Les patientes doivent-elles s’inquiéter ? 

Si plusieurs démarches sont mises en place, « rien à l’heure actuelle ne remet en cause le rapport bénéfice/risque du Mirena, qui reste positif dans les indications actuelles », précise toutefois l’ASNM. « Il n’y a aucune raison de retirer le stérilet si tout va bien chez les patientes. Le retrait n’est pas une de nos recommandations« , explique-t-elle. 

Bernard Hedon, professeur de gynécologie obstétrique au CHU de Montpellier et ancien président du Collège national des gynécologues et obstétriciens Français, tient quant à lui à dédramatiser :

« Nous sommes étonnés de l’ampleur qu’à pris cette polémique. Cela fait vingt ans que ce stérilet est utilisé et qu’il rend vraiment service à de nombreuses femmes. Il y a toujours eu une faible fréquence des effets secondaires. »

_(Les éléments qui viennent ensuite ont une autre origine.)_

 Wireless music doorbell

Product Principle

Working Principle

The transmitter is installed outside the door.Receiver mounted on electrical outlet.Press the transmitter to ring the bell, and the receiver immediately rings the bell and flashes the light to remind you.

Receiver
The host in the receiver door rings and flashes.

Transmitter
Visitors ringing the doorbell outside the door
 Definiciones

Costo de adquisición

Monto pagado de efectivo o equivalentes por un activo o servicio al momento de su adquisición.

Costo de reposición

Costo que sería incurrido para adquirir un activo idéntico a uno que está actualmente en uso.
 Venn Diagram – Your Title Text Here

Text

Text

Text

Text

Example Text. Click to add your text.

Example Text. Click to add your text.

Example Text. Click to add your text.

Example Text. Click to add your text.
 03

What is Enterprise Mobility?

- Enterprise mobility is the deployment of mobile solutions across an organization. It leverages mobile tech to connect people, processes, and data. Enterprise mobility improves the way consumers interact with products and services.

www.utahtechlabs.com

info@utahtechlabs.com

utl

Pour lui, les patientes ne doivent pas s’inquiéter : 

« Ça reste un super produit qui rend beaucoup plus de services que d’inconvénients. Maintenant, individuellement parlant, il est possible que des personnes aient eu des effets secondaires et que le vaccin n’ai pas eu les bénéfices attendus. Ce sont ces patientes qui se retrouvent sur les réseaux sociaux. Dans ces cas-là, il faut en parler à son médecin et analyser les choses calmement ». 

Le cas Mirena pour ce professionnel est donc loin d’être le début d’un scandale sanitaire : « faisons preuve d’objectivité, poursuivons l’enquête et agissons ensuite en conséquence », conclu-t-il.